記述課題
A. 次の広告代理店の体制に関する文章を、一字一句変えずに全文書き写しなさい。
B. 下の行に目を通し、文字列「bare」を含む行が何行あるかを数え、その数だけを答えなさい。大文字と小文字は区別すること。

出典抜粋
------------------------------------------------------------------------
本当にいろんなものがデジタル化しますし、SNSもあれば実店舗もある中で、大手広告代理店のように顧客の課題を聞く人、プランニングする人、運用する人が分断された体制では高度化した問題にそもそも立ち向かえないと思っています

それは優秀な一人が全顧客の課題を聞いて、考えて、運用して、ってコンサルタントのようにやることでしか立ち向かえないと思っているので。スケールを目指すというよりかは、少数精鋭になるのかもしれないですけどクライアントの課題にしっかり寄り添えるといいのではと思ってます。

今までみたいなやり方を望むクライアントもいるとは思います。その一方で、先の環境の変化も分かっていて、それでいてしっかり並走してくれるような広告代理店にお願いしたいというクライアントも一定数いると思っていて。我々のクライアントはそこだと思っているので、そのクライアントの要望にしっかりそこに応えられるような体制なり組織なり作っていきたいなというのが1つ。
------------------------------------------------------------------------
場面に基づく推論の行

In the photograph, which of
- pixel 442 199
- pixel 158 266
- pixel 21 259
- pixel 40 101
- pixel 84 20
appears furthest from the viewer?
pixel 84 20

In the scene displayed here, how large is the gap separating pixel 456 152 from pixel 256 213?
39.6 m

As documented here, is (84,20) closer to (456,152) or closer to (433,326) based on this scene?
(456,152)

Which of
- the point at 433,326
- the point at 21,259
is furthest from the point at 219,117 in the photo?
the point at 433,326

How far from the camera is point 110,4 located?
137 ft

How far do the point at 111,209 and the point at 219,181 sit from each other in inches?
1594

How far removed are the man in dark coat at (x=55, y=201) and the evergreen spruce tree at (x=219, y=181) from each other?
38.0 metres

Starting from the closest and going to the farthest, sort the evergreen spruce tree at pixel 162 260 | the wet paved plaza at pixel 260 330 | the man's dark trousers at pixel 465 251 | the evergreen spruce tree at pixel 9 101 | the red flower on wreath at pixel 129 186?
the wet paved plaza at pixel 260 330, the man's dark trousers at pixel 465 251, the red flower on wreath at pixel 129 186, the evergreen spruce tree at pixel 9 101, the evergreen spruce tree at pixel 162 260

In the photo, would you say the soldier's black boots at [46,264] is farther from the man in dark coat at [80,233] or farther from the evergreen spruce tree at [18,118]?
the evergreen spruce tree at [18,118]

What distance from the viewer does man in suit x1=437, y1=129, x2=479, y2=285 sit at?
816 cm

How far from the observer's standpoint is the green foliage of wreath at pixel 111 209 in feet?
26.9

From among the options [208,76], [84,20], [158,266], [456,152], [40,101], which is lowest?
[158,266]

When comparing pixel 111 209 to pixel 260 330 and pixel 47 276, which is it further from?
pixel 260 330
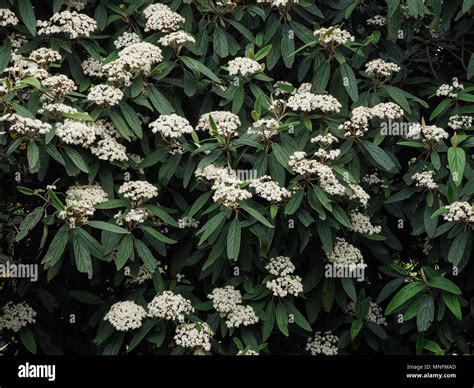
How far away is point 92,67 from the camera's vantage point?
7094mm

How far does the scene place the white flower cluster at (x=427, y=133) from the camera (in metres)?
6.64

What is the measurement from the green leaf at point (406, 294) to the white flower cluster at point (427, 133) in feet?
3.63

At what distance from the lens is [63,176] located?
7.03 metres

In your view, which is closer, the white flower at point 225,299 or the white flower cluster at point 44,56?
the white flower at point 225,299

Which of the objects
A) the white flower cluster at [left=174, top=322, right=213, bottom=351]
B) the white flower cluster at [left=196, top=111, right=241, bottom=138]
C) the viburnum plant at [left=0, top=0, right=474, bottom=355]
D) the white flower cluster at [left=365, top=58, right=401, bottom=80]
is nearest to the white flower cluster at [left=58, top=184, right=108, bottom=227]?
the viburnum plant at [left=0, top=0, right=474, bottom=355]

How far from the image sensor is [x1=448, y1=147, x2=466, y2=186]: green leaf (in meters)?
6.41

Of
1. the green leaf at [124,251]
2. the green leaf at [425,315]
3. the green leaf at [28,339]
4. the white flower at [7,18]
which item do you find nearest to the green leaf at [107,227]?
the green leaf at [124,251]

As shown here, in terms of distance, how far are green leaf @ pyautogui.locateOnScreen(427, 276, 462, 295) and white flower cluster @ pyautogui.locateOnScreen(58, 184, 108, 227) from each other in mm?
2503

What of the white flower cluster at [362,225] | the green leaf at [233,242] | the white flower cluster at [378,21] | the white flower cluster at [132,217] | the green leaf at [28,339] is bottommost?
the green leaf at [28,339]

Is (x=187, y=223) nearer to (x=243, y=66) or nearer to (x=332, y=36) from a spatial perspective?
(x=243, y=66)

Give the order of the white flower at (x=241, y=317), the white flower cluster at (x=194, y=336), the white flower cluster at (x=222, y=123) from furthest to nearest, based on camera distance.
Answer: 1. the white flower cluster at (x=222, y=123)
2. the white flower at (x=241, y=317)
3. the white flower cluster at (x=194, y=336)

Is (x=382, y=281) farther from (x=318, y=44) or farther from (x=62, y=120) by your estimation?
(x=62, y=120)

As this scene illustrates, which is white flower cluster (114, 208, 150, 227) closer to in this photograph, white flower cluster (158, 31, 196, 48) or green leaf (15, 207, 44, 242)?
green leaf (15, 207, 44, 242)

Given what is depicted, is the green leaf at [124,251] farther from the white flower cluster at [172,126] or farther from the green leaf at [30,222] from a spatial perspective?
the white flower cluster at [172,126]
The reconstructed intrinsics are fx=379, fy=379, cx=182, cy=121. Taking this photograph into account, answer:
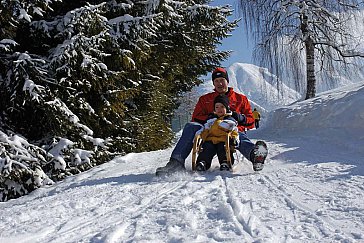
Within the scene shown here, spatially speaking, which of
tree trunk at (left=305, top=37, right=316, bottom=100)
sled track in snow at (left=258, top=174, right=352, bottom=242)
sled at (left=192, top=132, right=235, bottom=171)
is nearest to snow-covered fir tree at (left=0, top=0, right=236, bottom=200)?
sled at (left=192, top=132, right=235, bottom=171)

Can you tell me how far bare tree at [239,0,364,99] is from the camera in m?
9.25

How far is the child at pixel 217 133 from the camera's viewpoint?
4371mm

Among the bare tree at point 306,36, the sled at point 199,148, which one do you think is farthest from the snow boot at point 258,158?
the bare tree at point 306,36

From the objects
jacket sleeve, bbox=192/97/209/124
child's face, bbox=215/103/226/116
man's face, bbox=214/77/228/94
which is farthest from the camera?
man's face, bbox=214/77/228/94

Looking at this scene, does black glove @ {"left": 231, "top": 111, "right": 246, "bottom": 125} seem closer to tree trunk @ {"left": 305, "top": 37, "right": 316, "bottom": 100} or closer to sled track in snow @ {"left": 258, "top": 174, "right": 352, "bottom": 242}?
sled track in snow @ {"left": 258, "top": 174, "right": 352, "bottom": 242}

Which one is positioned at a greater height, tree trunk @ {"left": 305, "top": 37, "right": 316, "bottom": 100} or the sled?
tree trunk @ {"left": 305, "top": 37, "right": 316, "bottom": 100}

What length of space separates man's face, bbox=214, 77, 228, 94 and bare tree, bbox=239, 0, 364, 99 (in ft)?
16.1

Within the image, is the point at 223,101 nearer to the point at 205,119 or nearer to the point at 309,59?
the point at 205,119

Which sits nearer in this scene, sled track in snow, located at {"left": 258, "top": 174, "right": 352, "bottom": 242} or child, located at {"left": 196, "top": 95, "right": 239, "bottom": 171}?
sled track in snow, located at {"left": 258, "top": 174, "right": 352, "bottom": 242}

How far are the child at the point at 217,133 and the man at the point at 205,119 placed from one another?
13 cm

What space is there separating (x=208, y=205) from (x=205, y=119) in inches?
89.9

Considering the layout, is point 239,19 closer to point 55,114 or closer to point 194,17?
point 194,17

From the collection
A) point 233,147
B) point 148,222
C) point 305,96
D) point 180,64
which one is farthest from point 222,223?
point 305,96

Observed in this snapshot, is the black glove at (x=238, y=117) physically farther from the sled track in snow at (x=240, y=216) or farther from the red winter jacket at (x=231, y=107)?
------------------------------------------------------------------------
解答例
A.
本当にいろんなものがデジタル化しますし、SNSもあれば実店舗もある中で、大手広告代理店のように顧客の課題を聞く人、プランニングする人、運用する人が分断された体制では高度化した問題にそもそも立ち向かえないと思っています

それは優秀な一人が全顧客の課題を聞いて、考えて、運用して、ってコンサルタントのようにやることでしか立ち向かえないと思っているので。スケールを目指すというよりかは、少数精鋭になるのかもしれないですけどクライアントの課題にしっかり寄り添えるといいのではと思ってます。

今までみたいなやり方を望むクライアントもいるとは思います。その一方で、先の環境の変化も分かっていて、それでいてしっかり並走してくれるような広告代理店にお願いしたいというクライアントも一定数いると思っていて。我々のクライアントはそこだと思っているので、そのクライアントの要望にしっかりそこに応えられるような体制なり組織なり作っていきたいなというのが1つ。

B. 4